Blessed Kateri Tekakwitha, a symbol of Native American Catholic identity in our times, is the unifying theme of the book. In her life and her person we see a resolution, at a higher level, of the tension between colonizers and natives.

“She was orphaned, persecuted, made a refugee, and damaged by disease,” Vecsey writes. “She wore her sufferings on her face in her pockmarkings; she died an early death. Sister Marie-Therese Archambault OSF, a Hunkpapa Lakota Sioux, says that her Indian people are scarred, too, so they identify with the Lily of the Mohawks. They suffer from alcoholism; they get into fights and their faces are scarred from these episodes. They wear broken noses, cut lips, and deep scars of pain. So, when they hear in litanies that Kateri is 'scarred but beautiful,’ they feel themselves akin to her. She is a human symbol of their hurt humanity.”

Kateri found an answer to the unanswerable. The beauty that shone through her scarred face was the beauty of Christian faith. She was open to the God who had died for all Natives and all Europeans. Sadly, some Native Americans reject the veneration of Kateri, seeing her as a tool of missionary domination, in effect a “traitor” to her own people. This has been the occasion for a bitter dissension between “Catholics” and “Traditionalists” among various tribes across the country.
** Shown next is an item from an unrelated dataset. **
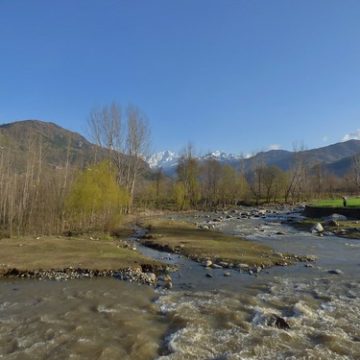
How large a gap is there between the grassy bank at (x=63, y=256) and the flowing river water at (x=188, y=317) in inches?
96.6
Such obstacles to harmony point up the underlying problems of missionary activity within the Church. Her representatives have at times aligned themselves too closely with European nationalists whose motivation was less than altruistic. The fresh air with which Pope John XXIII longed to flood the Church and her evangelization has been welcomed, circulated, and channeled through the world by his successors.

As Gaudium et Spes puts it: “The Church, sent to all peoples of every time and place ... can enter into communion with various cultural modes, to her own enrichment and theirs, too” (58). And in the Decree on Missions, Christians are urged to “be familiar with national and religious traditions, gladly and reverently laying bare the seeds of the word which lie hidden within them” (11).

Where formerly Native Americans were commonly referred to as “savages” by colonizers and treated as such, where their civilization and patterns of spirituality were looked upon with considerable disdain and even horror, in recent times openness and understanding have deepened. Vecsey has done a service to all Americans in his skilled and capable portrayal of the colorful trends in Native tradition and spirituality, and the inculturation that has developed over the past five centuries in this country. He is honest and fair in his assessment of missionary endeavors, policies, and procedures, and leaves no doubt about the delicacy and complications attending current interrelationships. Perhaps his greatest contribution to a professional and general readership is the keen human insight he has gained through years of scholarly research. This he shares in a delightful and forthright style.

In honoring Kateri Tekakwitha, the Catholic Church has honored all Native Americans. A marginalized and battered people can feel loved and respected through this official recognition of one of their own. It affirms them as members of Christ's Body, as they travel the path of Kateri to wholeness.

Dominican Sister Mary Thomas Noble writes from Buffalo, New York.